Passage →

Estimating Continuous Distributions in Bayesian Classifiers

	      George H. John                 Pat Langley
	   Computer Science Dept.         Robotics Laboratory
			 Stanford University
			  Stanford, CA 94305
		   {gjohn,langley}@cs.stanford.edu
	   http://robotics.stanford.edu/{~gjohn,~langley}/

  When modeling a probability distribution with a Bayesian network, we
  are faced with the problem of how to handle continuous variables.
  Most previous work has either solved the problem by discretizing, or
  assumed that the data are generated by a single Gaussian.  In this
  paper we abandon the normality assumption and instead use statistical
  methods for nonparametric density estimation.  For a naive Bayesian
  classifier, we present experimental results on a variety of natural
  and artificial domains, comparing two methods of density estimation:
  assuming normality and modeling each conditional distribution with a
  single Gaussian; and using nonparametric kernel density estimation.
  We observe large reductions in error on several natural and artificial
  data sets, which suggests that kernel estimation is a useful tool for
  learning Bayesian models.
  
Citation: 
  
John, George H. and Langley, Pat (1995) Estimating Continuous
Distributions in Bayesian Classifiers.  In P. Besnard and
S. Hanks (Eds.), Proceedings of the Eleventh Conference on
Uncertainty in Artificial Intelligence.  Morgan Kaufmann
Publishers, 1995.

What to work on →
According to the abstract on estimating continuous distributions in Bayesian classifiers, why do the authors consider kernel density estimation a useful tool for learning Bayesian models? Answer in one to three sentences.

Record extracts →
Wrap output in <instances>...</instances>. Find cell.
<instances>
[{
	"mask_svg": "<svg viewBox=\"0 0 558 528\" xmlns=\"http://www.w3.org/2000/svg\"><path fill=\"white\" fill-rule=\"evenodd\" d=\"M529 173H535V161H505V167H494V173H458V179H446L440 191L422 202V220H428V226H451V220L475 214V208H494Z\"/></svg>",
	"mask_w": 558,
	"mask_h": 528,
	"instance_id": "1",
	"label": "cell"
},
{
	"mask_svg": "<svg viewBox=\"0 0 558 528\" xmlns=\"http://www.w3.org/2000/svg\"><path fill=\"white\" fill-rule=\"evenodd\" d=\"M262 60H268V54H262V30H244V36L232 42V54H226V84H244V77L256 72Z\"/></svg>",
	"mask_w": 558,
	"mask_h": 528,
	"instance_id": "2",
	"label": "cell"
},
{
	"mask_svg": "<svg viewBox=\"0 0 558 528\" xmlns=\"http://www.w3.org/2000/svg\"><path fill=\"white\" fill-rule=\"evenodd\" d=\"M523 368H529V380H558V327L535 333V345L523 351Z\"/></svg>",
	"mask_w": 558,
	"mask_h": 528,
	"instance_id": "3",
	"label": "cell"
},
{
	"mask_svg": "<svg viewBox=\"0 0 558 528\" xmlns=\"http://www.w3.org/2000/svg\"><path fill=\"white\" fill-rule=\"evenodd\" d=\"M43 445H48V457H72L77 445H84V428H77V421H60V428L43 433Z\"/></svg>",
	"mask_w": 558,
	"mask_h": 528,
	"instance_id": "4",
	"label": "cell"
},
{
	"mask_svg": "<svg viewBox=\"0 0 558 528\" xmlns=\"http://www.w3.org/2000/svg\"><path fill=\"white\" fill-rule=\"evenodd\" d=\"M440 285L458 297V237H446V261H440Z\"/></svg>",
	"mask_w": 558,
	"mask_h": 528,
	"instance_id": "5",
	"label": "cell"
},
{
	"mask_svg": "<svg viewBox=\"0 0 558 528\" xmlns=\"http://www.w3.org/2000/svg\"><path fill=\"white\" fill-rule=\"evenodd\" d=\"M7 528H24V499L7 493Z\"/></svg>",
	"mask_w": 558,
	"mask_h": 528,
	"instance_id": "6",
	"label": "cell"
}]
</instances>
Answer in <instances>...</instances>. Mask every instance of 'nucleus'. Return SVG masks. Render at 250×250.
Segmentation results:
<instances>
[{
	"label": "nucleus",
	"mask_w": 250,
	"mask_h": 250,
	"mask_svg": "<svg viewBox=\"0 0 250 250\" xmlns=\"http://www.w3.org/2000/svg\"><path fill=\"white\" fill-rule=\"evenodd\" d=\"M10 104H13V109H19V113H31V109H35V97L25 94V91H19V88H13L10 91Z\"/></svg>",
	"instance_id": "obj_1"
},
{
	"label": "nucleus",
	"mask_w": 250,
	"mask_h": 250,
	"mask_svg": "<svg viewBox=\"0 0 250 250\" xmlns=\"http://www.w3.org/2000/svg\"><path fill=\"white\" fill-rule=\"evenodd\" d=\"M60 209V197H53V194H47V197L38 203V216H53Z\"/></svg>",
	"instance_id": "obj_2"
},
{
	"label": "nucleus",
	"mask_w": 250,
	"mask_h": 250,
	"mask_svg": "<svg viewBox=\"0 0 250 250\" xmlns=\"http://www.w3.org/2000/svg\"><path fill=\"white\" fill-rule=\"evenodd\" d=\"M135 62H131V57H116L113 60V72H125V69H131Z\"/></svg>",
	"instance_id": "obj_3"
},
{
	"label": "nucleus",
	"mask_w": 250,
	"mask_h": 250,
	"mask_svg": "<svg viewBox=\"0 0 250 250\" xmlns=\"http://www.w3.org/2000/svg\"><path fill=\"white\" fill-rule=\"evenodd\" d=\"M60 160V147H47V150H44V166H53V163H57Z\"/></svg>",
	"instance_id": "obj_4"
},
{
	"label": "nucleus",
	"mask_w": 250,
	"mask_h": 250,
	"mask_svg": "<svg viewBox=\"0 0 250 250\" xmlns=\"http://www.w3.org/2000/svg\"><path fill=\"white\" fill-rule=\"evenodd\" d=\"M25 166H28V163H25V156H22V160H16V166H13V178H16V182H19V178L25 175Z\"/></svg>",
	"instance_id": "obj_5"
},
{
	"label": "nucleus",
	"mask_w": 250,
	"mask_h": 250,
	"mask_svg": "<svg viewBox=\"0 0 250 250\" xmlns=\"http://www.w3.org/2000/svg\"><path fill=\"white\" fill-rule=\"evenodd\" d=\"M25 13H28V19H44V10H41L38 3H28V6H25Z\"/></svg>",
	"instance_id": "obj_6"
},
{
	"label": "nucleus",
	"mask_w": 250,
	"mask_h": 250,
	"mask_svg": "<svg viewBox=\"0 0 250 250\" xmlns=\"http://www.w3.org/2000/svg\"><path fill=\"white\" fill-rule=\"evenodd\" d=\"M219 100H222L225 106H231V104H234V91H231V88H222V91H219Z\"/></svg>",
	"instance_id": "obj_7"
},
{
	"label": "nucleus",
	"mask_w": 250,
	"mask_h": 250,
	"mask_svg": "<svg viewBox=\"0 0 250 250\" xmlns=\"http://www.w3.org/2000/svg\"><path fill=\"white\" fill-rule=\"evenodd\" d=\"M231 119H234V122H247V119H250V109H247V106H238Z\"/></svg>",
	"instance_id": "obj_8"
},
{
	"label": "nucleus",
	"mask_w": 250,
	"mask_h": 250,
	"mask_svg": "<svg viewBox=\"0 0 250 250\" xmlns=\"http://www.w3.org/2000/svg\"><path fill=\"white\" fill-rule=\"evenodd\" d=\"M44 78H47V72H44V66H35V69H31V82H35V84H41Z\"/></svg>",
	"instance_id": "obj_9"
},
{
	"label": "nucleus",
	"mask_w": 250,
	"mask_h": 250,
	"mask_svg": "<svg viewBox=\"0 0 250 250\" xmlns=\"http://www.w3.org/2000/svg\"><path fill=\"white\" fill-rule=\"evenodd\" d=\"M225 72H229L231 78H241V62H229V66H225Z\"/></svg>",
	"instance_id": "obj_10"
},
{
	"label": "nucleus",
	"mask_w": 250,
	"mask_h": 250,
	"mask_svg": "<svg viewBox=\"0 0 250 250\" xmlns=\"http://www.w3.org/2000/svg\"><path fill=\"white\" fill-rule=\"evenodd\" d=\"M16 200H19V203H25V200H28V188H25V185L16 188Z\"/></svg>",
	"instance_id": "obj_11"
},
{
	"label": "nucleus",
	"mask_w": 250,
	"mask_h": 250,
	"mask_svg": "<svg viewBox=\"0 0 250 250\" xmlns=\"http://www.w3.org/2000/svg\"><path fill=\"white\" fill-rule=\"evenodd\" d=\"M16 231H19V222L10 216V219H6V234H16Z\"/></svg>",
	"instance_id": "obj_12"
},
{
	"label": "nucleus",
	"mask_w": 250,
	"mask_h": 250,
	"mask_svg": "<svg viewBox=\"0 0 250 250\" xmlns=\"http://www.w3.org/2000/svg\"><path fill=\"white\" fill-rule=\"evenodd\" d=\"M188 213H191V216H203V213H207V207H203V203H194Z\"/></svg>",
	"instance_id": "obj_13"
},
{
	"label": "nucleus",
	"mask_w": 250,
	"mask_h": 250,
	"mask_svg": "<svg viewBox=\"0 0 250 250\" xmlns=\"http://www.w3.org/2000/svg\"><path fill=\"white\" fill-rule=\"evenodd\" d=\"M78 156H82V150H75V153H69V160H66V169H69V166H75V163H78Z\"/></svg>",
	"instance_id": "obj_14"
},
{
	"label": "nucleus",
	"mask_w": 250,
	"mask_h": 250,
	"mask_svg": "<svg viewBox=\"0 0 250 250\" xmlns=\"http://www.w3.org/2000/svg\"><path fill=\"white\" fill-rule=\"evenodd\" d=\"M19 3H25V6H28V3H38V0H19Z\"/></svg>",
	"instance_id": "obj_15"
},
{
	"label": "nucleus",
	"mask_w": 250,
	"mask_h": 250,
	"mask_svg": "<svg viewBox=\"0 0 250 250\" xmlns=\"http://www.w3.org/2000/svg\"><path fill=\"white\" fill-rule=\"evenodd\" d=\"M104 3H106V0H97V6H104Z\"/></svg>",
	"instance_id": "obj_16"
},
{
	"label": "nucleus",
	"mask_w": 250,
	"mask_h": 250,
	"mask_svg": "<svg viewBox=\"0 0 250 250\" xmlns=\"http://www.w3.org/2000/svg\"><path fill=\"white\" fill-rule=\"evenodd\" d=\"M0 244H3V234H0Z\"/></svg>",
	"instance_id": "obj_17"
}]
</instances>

Full answer →
With a naive Bayesian classifier, the authors compared kernel density estimation against modeling each conditional distribution with a single Gaussian. Kernel estimation produced large reductions in error on several natural and artificial data sets, which suggests it is a useful tool for learning Bayesian models.